Mechanical vapour recompression (MVR) technology can reduce thermal energy demand by as much as 70% during alumina refining by reusing large amounts of steam. While MVR won’t get a facility to zero emissions, it can benefit sites that are difficult or impossible to transition away from fossil fuels right now. Greenfield MVR is expected to become cost-competitive with traditional 6-effect evaporation technology as early as 2026.

Chalco is trialling MVR technology, which has rarely been applied outside of China, although Alcoa began a feasibility study on using MVR in alumina refining in 2021.

Long-term decarbonization solutions

Carbon capture, utilization and storage

Global leading aluminium producers developing CCUS.
Global leading aluminium producers developing CCUS. Image: Accenture analysis

Carbon capture, utilization and storage (CCUS) technology can permanently store carbon or use it as an input into other processes. And it’s set to be a major player in decarbonization efforts over the next 30 years as a proven technology with commercial-scale application worldwide.

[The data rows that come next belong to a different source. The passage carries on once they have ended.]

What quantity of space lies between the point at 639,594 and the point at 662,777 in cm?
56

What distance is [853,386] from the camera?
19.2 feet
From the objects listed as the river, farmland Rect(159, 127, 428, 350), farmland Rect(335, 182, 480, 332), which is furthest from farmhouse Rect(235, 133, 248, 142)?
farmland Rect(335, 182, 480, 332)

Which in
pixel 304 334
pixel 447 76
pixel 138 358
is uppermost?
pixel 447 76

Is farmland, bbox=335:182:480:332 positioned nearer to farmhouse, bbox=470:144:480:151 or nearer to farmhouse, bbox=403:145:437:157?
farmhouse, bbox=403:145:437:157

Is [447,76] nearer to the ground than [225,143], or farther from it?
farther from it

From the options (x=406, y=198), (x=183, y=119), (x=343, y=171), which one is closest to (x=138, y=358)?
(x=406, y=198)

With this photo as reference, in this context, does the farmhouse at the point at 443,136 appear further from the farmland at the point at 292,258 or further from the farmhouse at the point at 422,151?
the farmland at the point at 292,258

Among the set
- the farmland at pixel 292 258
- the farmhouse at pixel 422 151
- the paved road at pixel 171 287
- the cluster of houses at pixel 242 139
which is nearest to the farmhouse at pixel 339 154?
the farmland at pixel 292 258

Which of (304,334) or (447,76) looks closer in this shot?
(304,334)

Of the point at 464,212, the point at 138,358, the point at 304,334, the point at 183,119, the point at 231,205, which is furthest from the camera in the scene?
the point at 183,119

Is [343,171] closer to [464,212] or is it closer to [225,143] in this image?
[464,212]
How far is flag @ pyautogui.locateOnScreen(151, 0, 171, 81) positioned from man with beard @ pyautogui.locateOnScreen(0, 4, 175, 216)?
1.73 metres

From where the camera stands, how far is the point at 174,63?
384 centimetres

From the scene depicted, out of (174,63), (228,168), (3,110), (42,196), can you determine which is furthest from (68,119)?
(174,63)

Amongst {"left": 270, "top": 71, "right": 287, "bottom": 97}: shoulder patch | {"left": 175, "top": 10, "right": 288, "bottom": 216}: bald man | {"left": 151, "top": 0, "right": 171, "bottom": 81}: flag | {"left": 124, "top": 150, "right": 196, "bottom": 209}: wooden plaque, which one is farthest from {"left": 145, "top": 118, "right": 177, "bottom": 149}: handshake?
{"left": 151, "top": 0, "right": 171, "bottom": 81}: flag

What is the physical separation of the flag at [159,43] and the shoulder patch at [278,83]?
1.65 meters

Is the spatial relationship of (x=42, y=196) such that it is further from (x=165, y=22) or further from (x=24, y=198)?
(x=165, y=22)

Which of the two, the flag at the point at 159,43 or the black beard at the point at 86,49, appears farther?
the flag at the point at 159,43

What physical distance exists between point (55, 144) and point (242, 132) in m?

However, it remains relatively untested in the aluminium sector.

CCUS can capture emissions from thermal energy generation during alumina refining and process emissions but its business case is dependent on the concentration of CO2 in the off-gas, which is low in aluminium smelting leading to high costs.

CCUS adoption is growing quickly in China, anticipated to account for around 22% of global capacity in general yet few still identify it for use in aluminium production and R&D efforts in the country are yet to gain ground.

Green hydrogen

Green hydrogen is one of the only options available to eliminate carbon emissions due to high-temperature power production needed during the calcination step of alumina refining.

Exorbitant costs remain a barrier to scaling up this technology, being seven times as expensive as natural gas. Green hydrogen should become more competitive in the coming years as the cost of electrolyzers and renewable electricity decreases.

The development of green hydrogen technology is in its early stages in China and is mainly driven by leading renewable energy companies.

Wettable cathode

Wettable cathodes reduce the anode-cathode distance during electrolysis in aluminium smelting, presenting an opportunity to reduce energy consumption by as much as 25%. Despite this and its cost-saving potential, this technology will not allow a site to reach net zero.

Wettable cathodes have reached industrial-scale for a few aluminium companies, including RUSAL. However, in China, there has not been significant development since 2012.


China’s aluminium producers’ critical role in attaining China’s net-zero targets is undeniable. But each producer’s decarbonization pathway will vary by geography, availability of renewables, value chain and more.

Meanwhile, industry-specific policy and government financial support are needed to incentivize further technological development and deployment. Yet, the time for Chinese producers to act is now, as investment is needed so that these technologies can at least reach commercial viability in the next ten years.